■ **Assigned task 1**: In the passage on the Przewalski horse forum, where is Claudia Feh's training centre?
■ **Assigned task 2**: Write the next part of the passage on the Przewalski horse forum, picking up after its final sentence.

Winner of a Rolex Award in 2004 for her project to set up a centre in Mongolia for exchanges between the local people and scientists about the reintroduction of Przewalski horses, Claudia Feh has held her second annual forum devoted to the world’s last truly wild horse.

For a week in September 2006, about 500 members of the local nomadic communities and experts from Ulaan Baatar, along with Patricia Moehlmann, the chair of the Equid Specialist Group of the IUCN, and French ethnologist Marie Bourjade, met at Feh’s training centre at Khomiin Tal, in western Mongolia.

The programme included lectures on the evolution of the horse over the past 50 million years, the social structure of Przewalski herds and the horse’s reintroduction into Mongolia. Participants were also given a practical demonstration, by the country’s leading veterinary surgeon, of treatments for horses using traditional acupuncture – “a session the nomadic horse-breeders were particularly interested in”, according to the Laureate.

■ **Data excerpt**:
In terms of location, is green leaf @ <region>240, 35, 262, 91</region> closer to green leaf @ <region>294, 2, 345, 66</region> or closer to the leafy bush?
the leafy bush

■ **Answer section 1**: At Khomiin Tal, in western Mongolia.

■ **Answer section 2**:
In 2004, Claudia Feh, a renowned specialist on horse behaviour, reintroduced, at Khomiin Tal, nine Przewalski stallions and 13 mares that had been reared in France in semi-liberty – an innovative method that allows them to establish similar social structures to those followed by horses living in the wild.

In other developments, on 22 May 2006, “in the middle of a snowstorm”, one of the mares gave birth to the first foal born in Mongolia since the reintroduction. “Unfortunately, he [the foal] got hypothermia very quickly, a frequent cause of death among horses in this country’s harsh climate,” says the Laureate.

But she adds: “All the same, this birth has confirmed that, thanks to the strong social links they’ve managed to develop over time, these horses have overcome the stress caused by their reintroduction into Mongolia and are now ready to enlarge the herd.”